Footprints – Part XII

by Gaston Prereth

“By the decree of Cristden, head technician, all should gather at twelve noon in the hall of stars.  At this time, all functions of the universe should be switched off. This means all doors unlocked, all lights turned off, all medical equipment shut down. Failure to do this will result in this continued pestilence and corruption. If all comply, then by this very afternoon, this whole crisis will have been resolved and all who live in this universe shall be moved towards a greater understanding of God. Do not delay. We must all do this together, or the universe will collapse and we shall all meet God sooner than he wishes. He has shown us the path. Do not listen to the Monks. All must gather at the hall of stars at noon today.”

A technicians stood on each corner of the centre square of the village repeating this message in loud clear voices. As they bellowed their way through each line, the words reverberated up the residential roads.

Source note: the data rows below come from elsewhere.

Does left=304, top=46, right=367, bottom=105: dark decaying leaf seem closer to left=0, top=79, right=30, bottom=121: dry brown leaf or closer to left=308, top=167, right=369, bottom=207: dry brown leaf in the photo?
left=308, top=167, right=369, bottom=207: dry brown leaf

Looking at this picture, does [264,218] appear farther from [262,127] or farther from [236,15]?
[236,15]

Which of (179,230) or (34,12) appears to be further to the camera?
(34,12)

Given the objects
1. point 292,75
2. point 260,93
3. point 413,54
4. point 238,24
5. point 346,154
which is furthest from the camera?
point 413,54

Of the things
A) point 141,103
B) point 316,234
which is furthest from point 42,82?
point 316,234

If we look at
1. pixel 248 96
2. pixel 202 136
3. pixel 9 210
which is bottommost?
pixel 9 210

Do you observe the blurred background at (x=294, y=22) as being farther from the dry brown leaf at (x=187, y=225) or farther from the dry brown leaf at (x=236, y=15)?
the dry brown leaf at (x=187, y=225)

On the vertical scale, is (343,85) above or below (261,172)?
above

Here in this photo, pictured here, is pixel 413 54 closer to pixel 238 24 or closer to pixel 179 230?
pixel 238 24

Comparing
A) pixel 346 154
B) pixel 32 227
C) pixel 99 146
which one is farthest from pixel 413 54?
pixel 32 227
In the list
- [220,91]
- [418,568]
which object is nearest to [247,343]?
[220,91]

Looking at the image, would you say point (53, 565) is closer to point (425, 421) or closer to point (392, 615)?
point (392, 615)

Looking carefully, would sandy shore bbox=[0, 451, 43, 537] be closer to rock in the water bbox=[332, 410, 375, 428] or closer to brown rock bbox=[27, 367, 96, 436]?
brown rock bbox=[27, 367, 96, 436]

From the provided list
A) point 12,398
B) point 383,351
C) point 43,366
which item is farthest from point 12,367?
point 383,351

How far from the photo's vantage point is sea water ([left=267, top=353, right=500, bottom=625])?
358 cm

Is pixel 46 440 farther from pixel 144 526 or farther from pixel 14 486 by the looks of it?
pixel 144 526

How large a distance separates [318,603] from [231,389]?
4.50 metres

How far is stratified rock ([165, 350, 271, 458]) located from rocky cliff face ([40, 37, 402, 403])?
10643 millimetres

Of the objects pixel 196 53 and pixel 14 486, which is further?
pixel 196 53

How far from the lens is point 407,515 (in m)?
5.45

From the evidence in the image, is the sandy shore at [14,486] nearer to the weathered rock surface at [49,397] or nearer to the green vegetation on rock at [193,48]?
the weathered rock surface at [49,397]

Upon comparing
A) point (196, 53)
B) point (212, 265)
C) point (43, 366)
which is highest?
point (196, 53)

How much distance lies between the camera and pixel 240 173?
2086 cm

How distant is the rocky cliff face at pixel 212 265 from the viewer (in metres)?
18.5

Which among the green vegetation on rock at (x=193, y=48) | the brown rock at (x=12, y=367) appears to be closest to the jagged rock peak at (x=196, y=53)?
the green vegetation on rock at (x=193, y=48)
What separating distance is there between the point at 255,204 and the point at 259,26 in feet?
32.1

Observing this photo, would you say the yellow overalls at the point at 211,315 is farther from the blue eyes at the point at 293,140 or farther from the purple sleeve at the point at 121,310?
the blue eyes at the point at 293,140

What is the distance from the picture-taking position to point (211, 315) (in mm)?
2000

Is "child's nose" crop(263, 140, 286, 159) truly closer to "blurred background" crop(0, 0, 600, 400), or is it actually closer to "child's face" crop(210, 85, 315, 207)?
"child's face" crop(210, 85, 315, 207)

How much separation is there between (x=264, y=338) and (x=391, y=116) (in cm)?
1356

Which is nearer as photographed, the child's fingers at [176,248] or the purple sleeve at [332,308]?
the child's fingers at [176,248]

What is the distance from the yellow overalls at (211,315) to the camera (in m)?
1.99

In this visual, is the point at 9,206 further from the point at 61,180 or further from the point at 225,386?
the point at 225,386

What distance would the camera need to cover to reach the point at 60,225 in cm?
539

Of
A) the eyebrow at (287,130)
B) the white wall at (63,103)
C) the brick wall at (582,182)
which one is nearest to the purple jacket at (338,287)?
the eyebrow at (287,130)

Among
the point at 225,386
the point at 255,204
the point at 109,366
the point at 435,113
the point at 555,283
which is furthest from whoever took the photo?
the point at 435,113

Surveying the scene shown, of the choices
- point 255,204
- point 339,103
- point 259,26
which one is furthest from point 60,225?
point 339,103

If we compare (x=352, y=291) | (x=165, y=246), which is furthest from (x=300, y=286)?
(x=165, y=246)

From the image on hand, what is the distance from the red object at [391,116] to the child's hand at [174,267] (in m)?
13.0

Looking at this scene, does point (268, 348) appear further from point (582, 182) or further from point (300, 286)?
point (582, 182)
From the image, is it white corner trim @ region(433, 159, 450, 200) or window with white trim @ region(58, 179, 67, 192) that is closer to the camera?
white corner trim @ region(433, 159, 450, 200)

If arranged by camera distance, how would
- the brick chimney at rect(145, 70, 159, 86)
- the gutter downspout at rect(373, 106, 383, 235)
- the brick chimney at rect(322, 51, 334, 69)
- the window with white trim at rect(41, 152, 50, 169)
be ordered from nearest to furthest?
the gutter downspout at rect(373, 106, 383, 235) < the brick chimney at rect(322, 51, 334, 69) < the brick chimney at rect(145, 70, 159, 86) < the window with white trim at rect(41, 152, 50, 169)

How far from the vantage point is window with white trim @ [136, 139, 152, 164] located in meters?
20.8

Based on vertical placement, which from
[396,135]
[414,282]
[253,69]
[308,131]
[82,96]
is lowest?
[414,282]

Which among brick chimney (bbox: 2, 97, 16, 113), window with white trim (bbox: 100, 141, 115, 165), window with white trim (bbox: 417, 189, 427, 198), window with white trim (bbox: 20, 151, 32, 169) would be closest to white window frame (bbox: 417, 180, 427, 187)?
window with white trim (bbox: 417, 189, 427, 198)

The villagers seemed to be caught in a loop with the criers, standing and listening to the message a few times before rushing to their house, only to then come bustling back to listen again.

The Deacon was sitting on the stone bench that had so often been frequented by Frederick, with the rest of the monks sat on the grass before him. He led them through the prayer cycles, his soft drone doing nothing to block out the repeated calls of the technicians.

As they finished their third cycle, the Deacon felt the enthusiasm of some of the younger monks falter and wane. The constant barrage of the proclamation was having an obvious effect on his order. He could already see the doubt rising in the younger monks eyes. This was to be expected, but what eventually stopped the Deacon in his recital was the demeanour of his more experienced brethren. They were becoming distracted, almost fidgety.

“Brothers,” he said when the final words of the last prayer disappeared into the sea of Cristden’s decree, “sometimes the Lord wants us to live in the luxury of his world so that we can marvel at his magnificence, but other times God wants us to show our devotion to him and to show that we do not take him for granted. It is times like this that we must keep our faith close to us and guard against the doubts bred by those who have fallen from God’s grace.”

“But what if we are wrong? What if Cristden has found a solution to the problem? What if he can stop the world from dying?” said a monk with wandering, restless eyes.

“Brother Thomas, I cannot answer those questions, because in asking them you have already removed God from the universe. Come here, come here.” As he spoke the Deacon got off the stone bench and bent onto the floor on all fours. “Now Brother Thomas, do what I do. Place your ear to the ground and tell me what you hear.”

“I hear nothing, but the background hum of the universe.”

“Then you do hear something. You are hearing God, my dear brother. You are hearing that he is still with us. So when you ask questions like ‘what if the technician’s can stop the world dying’, you are forgetting one important thing. God is still with us, and if God is still with us the world cannot be dying.”

“Or the world cannot be saved.” Said Brother Compton in his flat voice. “It may be that God wants us to perish, and if that is the case then nothing the technician’s can do will save us.”

“Thank you, Brother Compton.” Said the Deacon swiftly. “Brothers, do not think that because the villagers have become caught up in the excitement of the technician’s false promises, that we too must join them. We must stand firm and hold our faith up high for all to see. They will see God again, and it is by our example that the village will return to one of God’s luxury. Let us turn all the lights on. Turn everything on. Let us show the village the true greatness of the Lord.”